Rafael (Lorenzo tr.)/XCVII
XCVII
Desde el borde de las rampas a pico que des cienden del monte del Gato hasta el lago vefa ya, a mi izquierda, las viejas ruinas y las largas sombras de la abadía, que obscurecían una vasta extensión de las águas. Había llegado en pocos minutos. El Sol se hundía tras los Alpes. El prolongado crepúsculo del otoño envolvía la montaña, la orilla y las olas. No me detuve en las ruinas. Atravesé rápidamente el campo donde estuvimos sentados al pie de la muela de heno, junto a las colmenas. Las colmenas y la pila de heno allí estaban todavía; pero no se veía fulgor de fuego a través de los vidrios de la casa ni humo que saliese por cima del techo, ni redes puestas a secar en las empalizadas del jardín.
Llamé y no me respondieron. Sacudí el picaporte de madera, y la puerta se abrió por sí misma.
Entré en la breve estancia de ahumadas paredes. Habían barrido del hogar hasta las cenizas.

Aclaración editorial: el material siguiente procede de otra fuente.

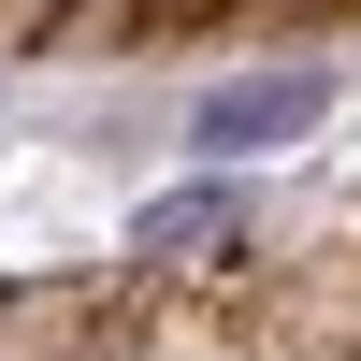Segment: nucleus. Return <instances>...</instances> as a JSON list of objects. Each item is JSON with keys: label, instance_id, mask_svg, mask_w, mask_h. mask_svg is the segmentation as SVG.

Se habían llevado la mesa y los muebles. Las losas del pavimento estaban cubiertas de briznas de paja y de plumas caídas de cinco o seis nidos de golondrinas, vacíos, que colgaban como una cornisa de las ennegrecidas vigas del techo. Subí la escala de madera, sujeta al muro con una armella de hierro; servía para ganar la estancia de arriba, donde Julia se despertó de su desmayo con la mano en mi frente. Entré allí como en un santuario o en un sepulcro, y miré en derredor. Las camas de madera, los armarios y los escabeles habían desaparecido. Un pájaro nocturno agitó pesadamente las alas al ruido de mis pasos, batió los muros con sus plumas y escapó, lanzando un grito, por la ventana que daba a la huerta. Apenas podía reconocer el sitio donde me había arrodillado aquella terrible y deliciosa noche al pie del lecho o del féretro de la joven muerta. Alli besé el suelo. Estuve mucho tiempo sentado en el marco de la ventana, intentando reconstituir en mi memoria el lugar, los muebles, el lecho, la lámpara, las horas que sólo conservaban su sitio en mí, cuando todo había sido desplazado por un año de ausencia. No había en las desiertas cercanías de la vivienda nadie que me pudiese informar sobre las causas de su abandono. Viendo los haces de leña que quedaban en el corral, los pollos y los pichones que venían a refugiarse en la estancia y las muelas de heno y paja intactas en la huerta, creí comprender que la familia había ido a hacer la recolección tardía en lo alto de la montaña y todavía no había vuelto.
Aquella soledad, de la cual yo había tomado posesión, me pareció triste; pero, no obstante, meos triste que la presencia y los pasos indiferentes en aquel lugar que yo tenía por sagrado. En presencia de aquellas gentes habría tenido que reprimir mis miradas, mis gestos, mi voz y las impresiones que me asaltaban. Resolví pasar alli la noche. Subí un haz de paja fresca; la extendí sobre el suelo en el mismo lugar en que Julia había dormido su sueño de muerte. Dejé la escopeta contra la pared. Saqué de mi mochila un pedazo de pan y un poco de queso de cabra que había comprado en Seyssel para sostenerme durante la marcha. Me puse a cenar al borde de la fuente, que alternativamente fluye y se para, como una respiración intermitente de la montaña, en una verde meseta, por cima de las ruinas de la abadía.